▸ DIRECTIONS:
Each entry below is to be returned exactly, with any pictures left out.

▸ RECORDS FOR THE EXERCISE:
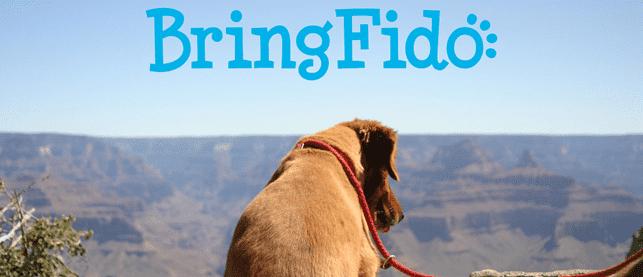 Photo of dog on vacation with BringFido logo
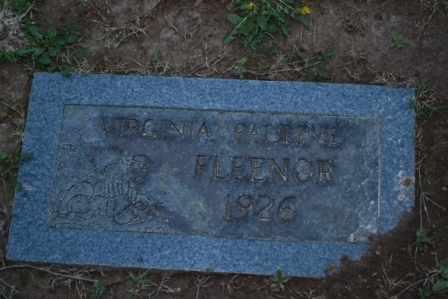 FLEENOR, VIRGINIA PAULINE - Sullivan County, Tennessee   VIRGINIA PAULINE FLEENOR - Tennessee Gravestone Photos
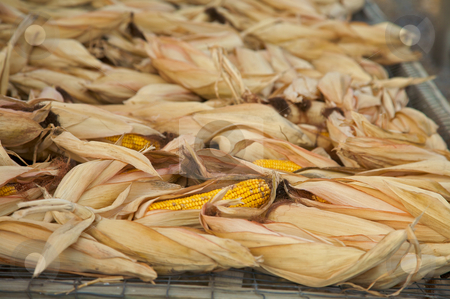 Harvested dried corn for feed stock photo, Dried corn in a factory by Mitch Aunger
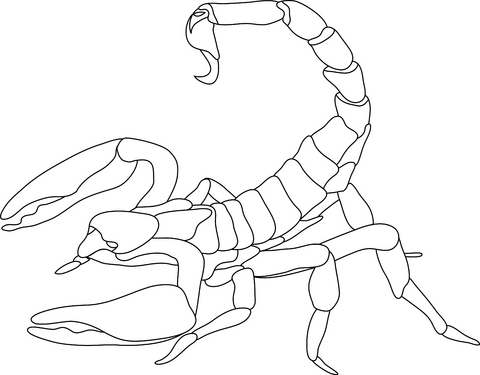480x375 Scorpion Drawings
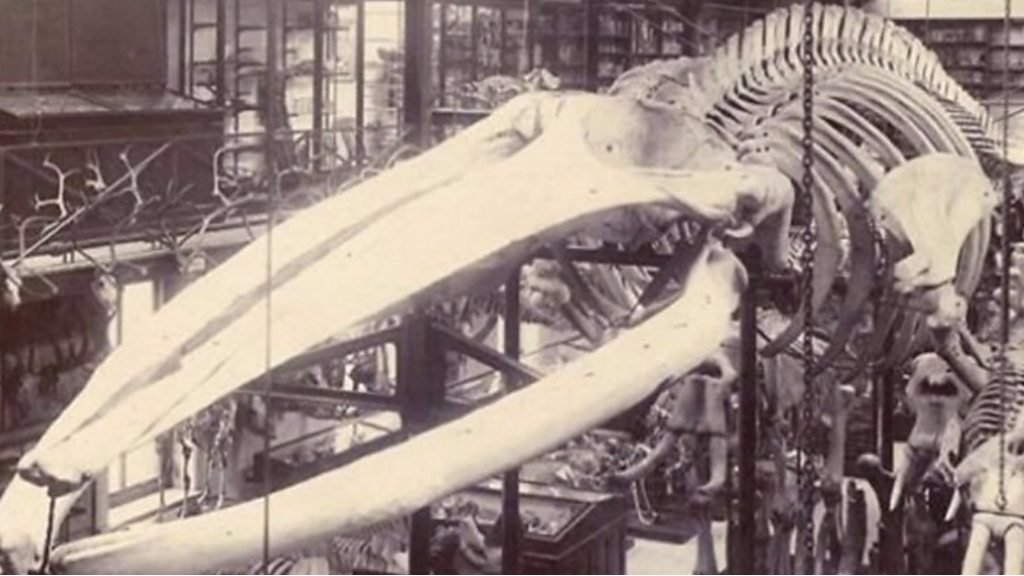 Whale skeleton open to public after going into hiding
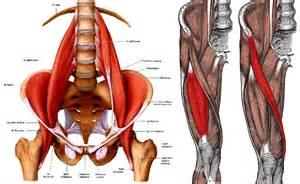 lumbar muscle picture 9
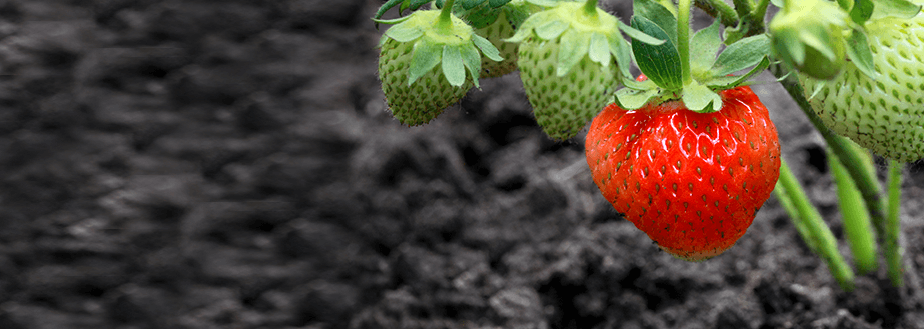A close up image of a strawberry plant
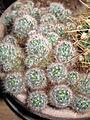 Kaktusy 9192.jpg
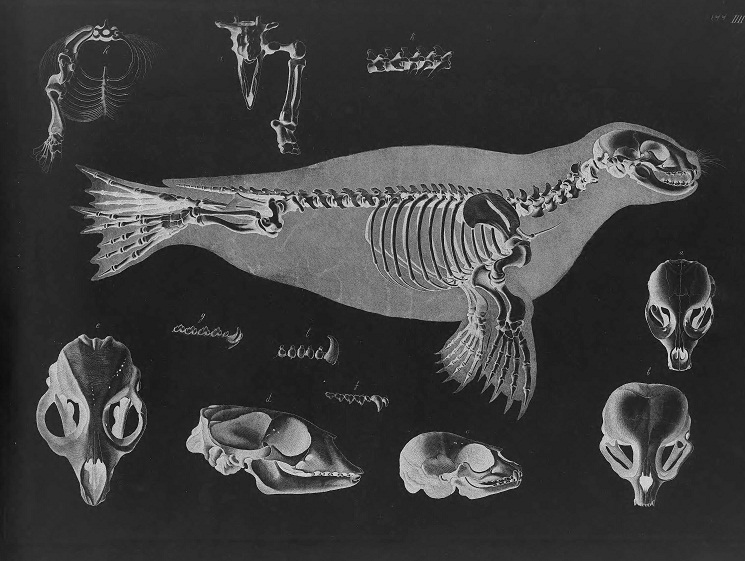 deer skeleton diagram software to make er harbor seal facts, habitat, behavior, predators, pictures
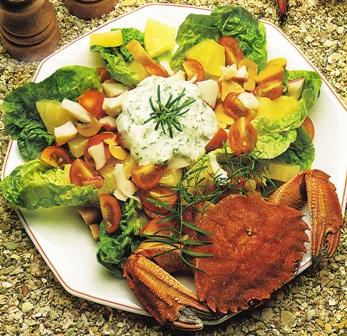 Salpicón de cangrejo con crema de eneldo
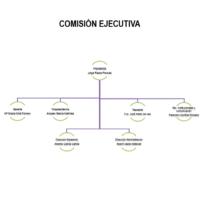 Comisión ejecutiva 2019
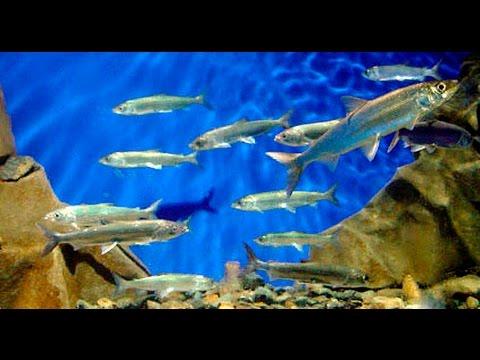 браконьеры ловили осетров в чивыркуйском заливе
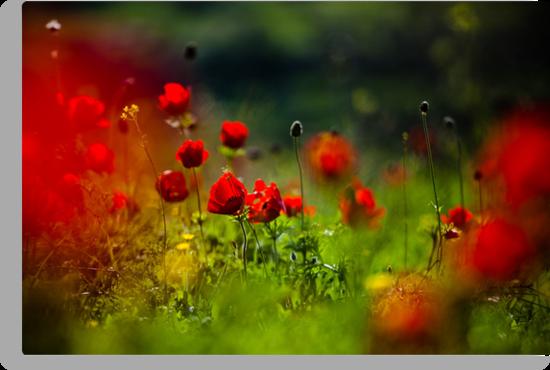 still love poppies by Victor Bezrukov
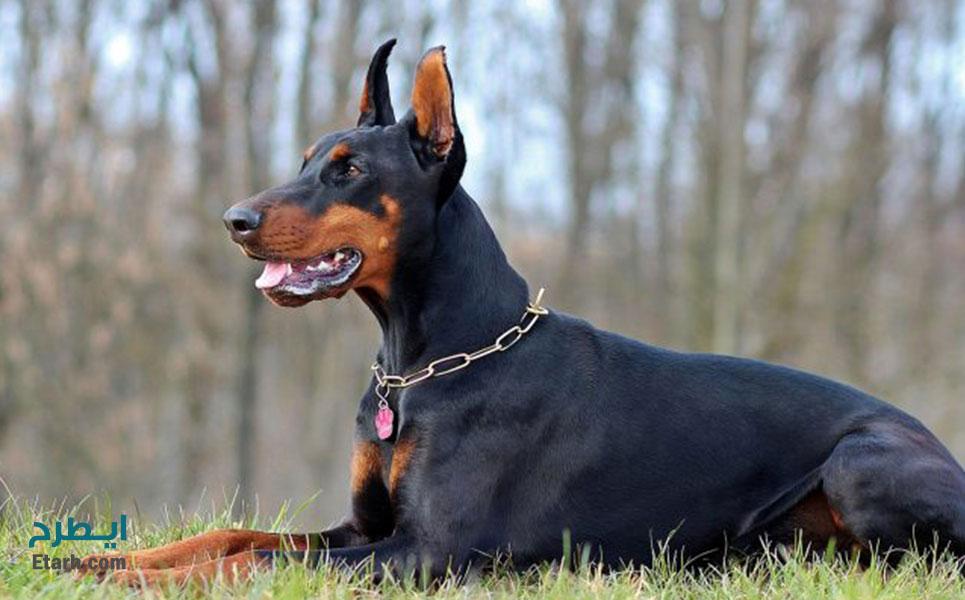 طرح احداث مرکز پرورش و تربیت سگ های شکاری و نگهبان (1)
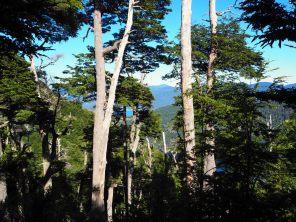 Randonnée au Cerro San Sebastian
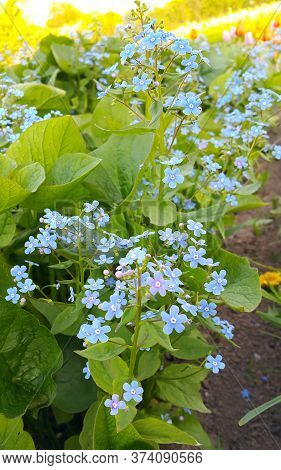 Small Blue Bright Flowers Of Forget-me-nots In Spring Park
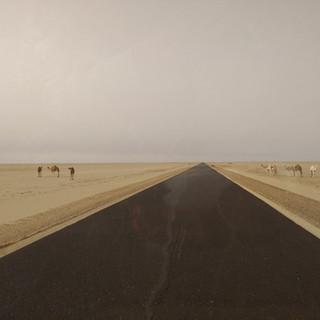 07-01-C-Camels.jpg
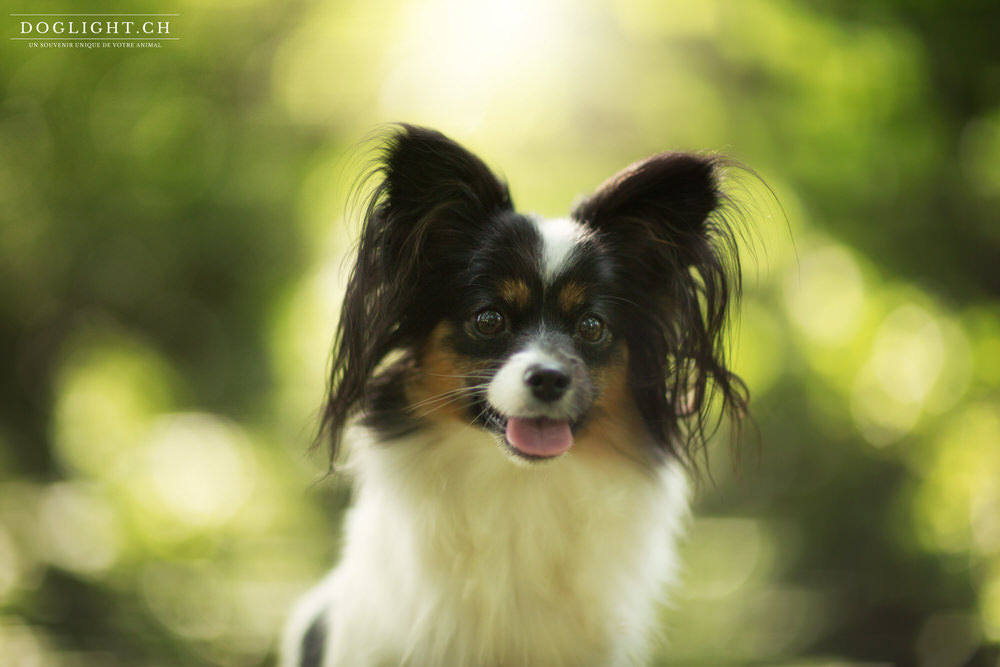 Photographie portrait Papillon - Photographe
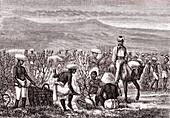 Harvesting coffee, 19th century illustration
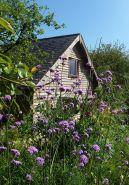 'The Honey House'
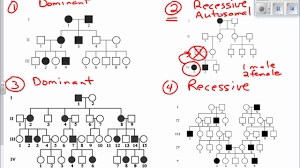 Pedigree Chart Interpreting Pedigree Charts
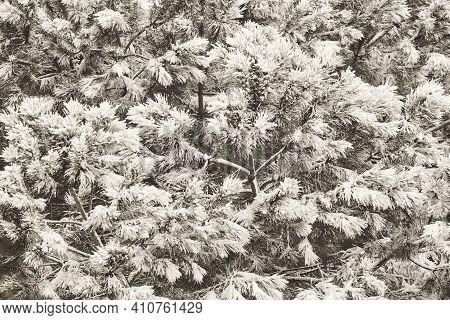 Snowy Pine Tree Detail. Winter Time. Idyllic Nature Background. Postcard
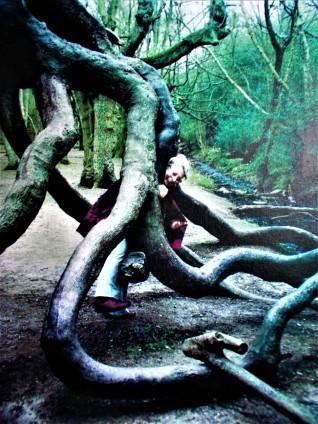 tree_veronicaPhillips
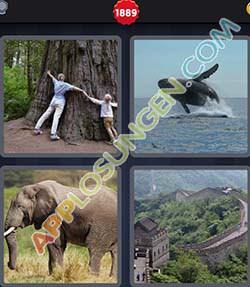 4 bilder 1 wort level 1889 lösung ENORM - 4 bilder 1 wort level 1889 lösung ENORM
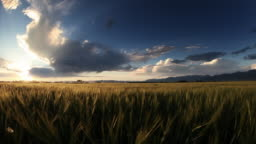 Storm with glowing wheat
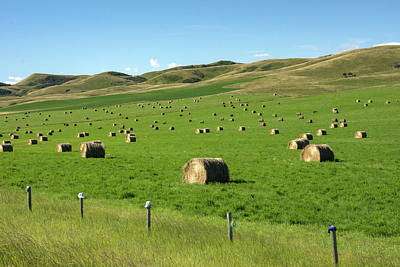 Photograph - Hay Bales 3 by Inge Riis McDonald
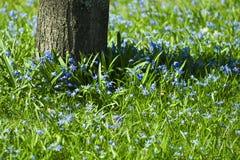 Es ist Frühjahr Stockbild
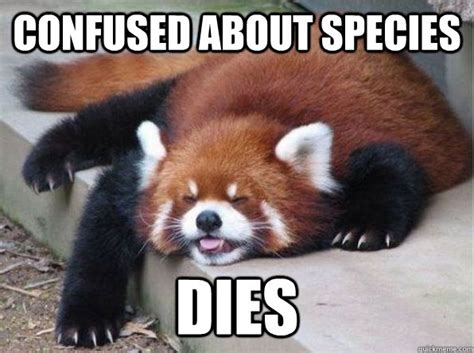 Confused Dog Meme - confused about species dies bear cat dog raccoon quickmeme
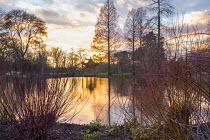 Reflections of Metasequoia glyptostroboides in pond at sunset, Cornus sericea 'Baileyi', pagoda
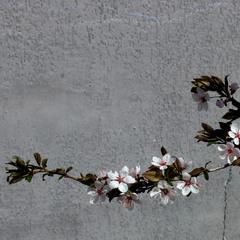 Весна на бетоні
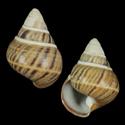 Achatinella apexfulva fuscostriata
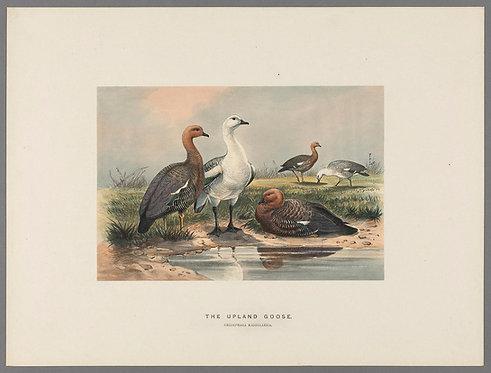 Birds_A4022
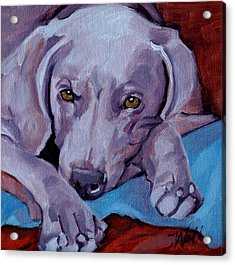 Acrylic Print featuring the painting Weimaraner by Pattie Wall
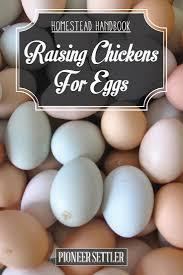 raising chickens for eggs homestead handbook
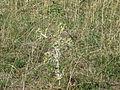 Plante sauvage (1).JPG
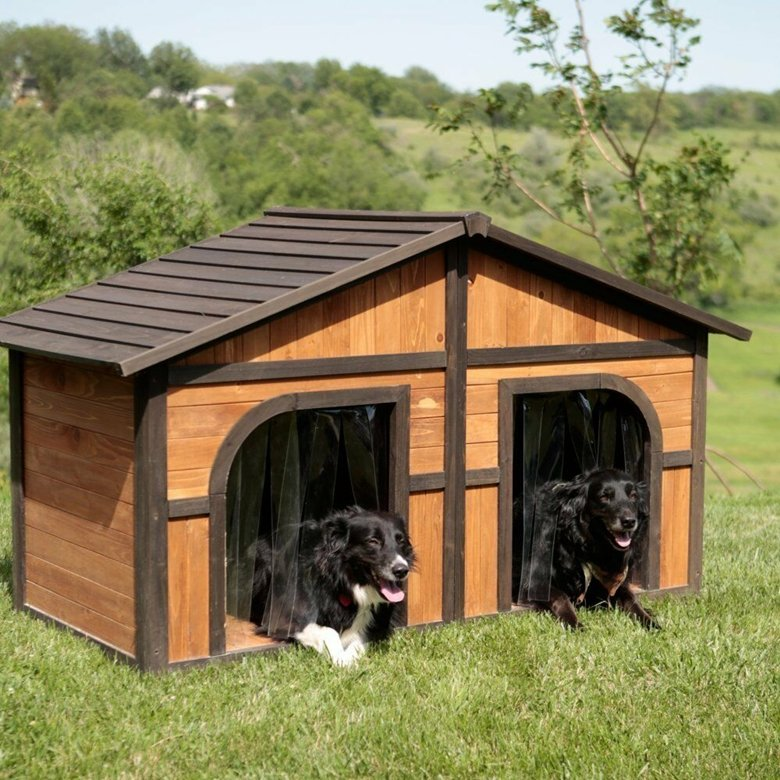 Merry Products Extra large Dog house for 2 dogs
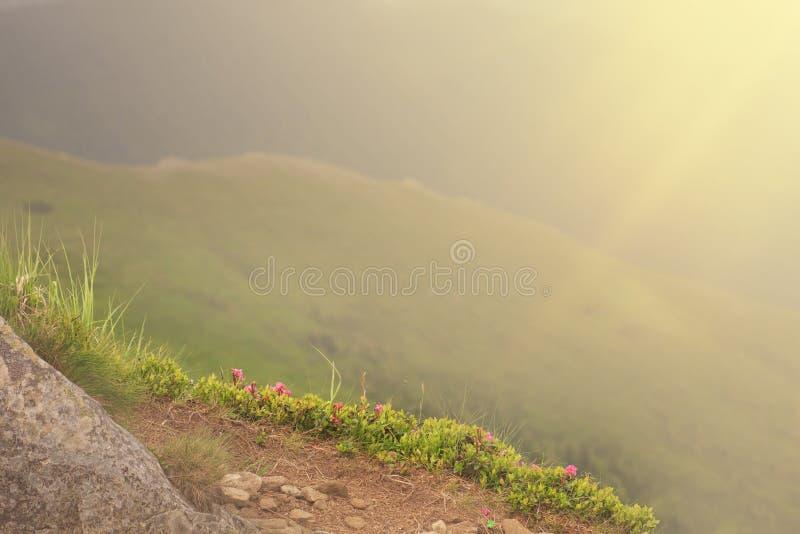 Долина горы во время восхода солнца Естественный ландшафт лета стоковое изображение rf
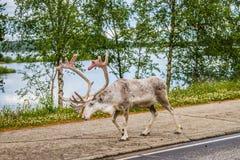 Renna in Lapponia Finlandia fotografie stock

▸ TASK RESULT:
 Photo of dog on vacation with BringFido logo
 FLEENOR, VIRGINIA PAULINE - Sullivan County, Tennessee   VIRGINIA PAULINE FLEENOR - Tennessee Gravestone Photos
 Harvested dried corn for feed stock photo, Dried corn in a factory by Mitch Aunger
480x375 Scorpion Drawings
 Whale skeleton open to public after going into hiding
 lumbar muscle picture 9
A close up image of a strawberry plant
 Kaktusy 9192.jpg
 deer skeleton diagram software to make er harbor seal facts, habitat, behavior, predators, pictures
 Salpicón de cangrejo con crema de eneldo
 Comisión ejecutiva 2019
 браконьеры ловили осетров в чивыркуйском заливе
 still love poppies by Victor Bezrukov
 طرح احداث مرکز پرورش و تربیت سگ های شکاری و نگهبان (1)
 Randonnée au Cerro San Sebastian
 Small Blue Bright Flowers Of Forget-me-nots In Spring Park
 07-01-C-Camels.jpg
 Photographie portrait Papillon - Photographe
 Harvesting coffee, 19th century illustration
 'The Honey House'
 Pedigree Chart Interpreting Pedigree Charts
 Snowy Pine Tree Detail. Winter Time. Idyllic Nature Background. Postcard
 tree_veronicaPhillips
 4 bilder 1 wort level 1889 lösung ENORM - 4 bilder 1 wort level 1889 lösung ENORM
 Storm with glowing wheat
 Photograph - Hay Bales 3 by Inge Riis McDonald
 Es ist Frühjahr Stockbild
 Confused Dog Meme - confused about species dies bear cat dog raccoon quickmeme
 Reflections of Metasequoia glyptostroboides in pond at sunset, Cornus sericea 'Baileyi', pagoda
 Весна на бетоні
 Achatinella apexfulva fuscostriata
 Birds_A4022
 Acrylic Print featuring the painting Weimaraner by Pattie Wall
 raising chickens for eggs homestead handbook
 Plante sauvage (1).JPG
 Merry Products Extra large Dog house for 2 dogs
 Долина горы во время восхода солнца Естественный ландшафт лета стоковое изображение rf
 Renna in Lapponia Finlandia fotografie stock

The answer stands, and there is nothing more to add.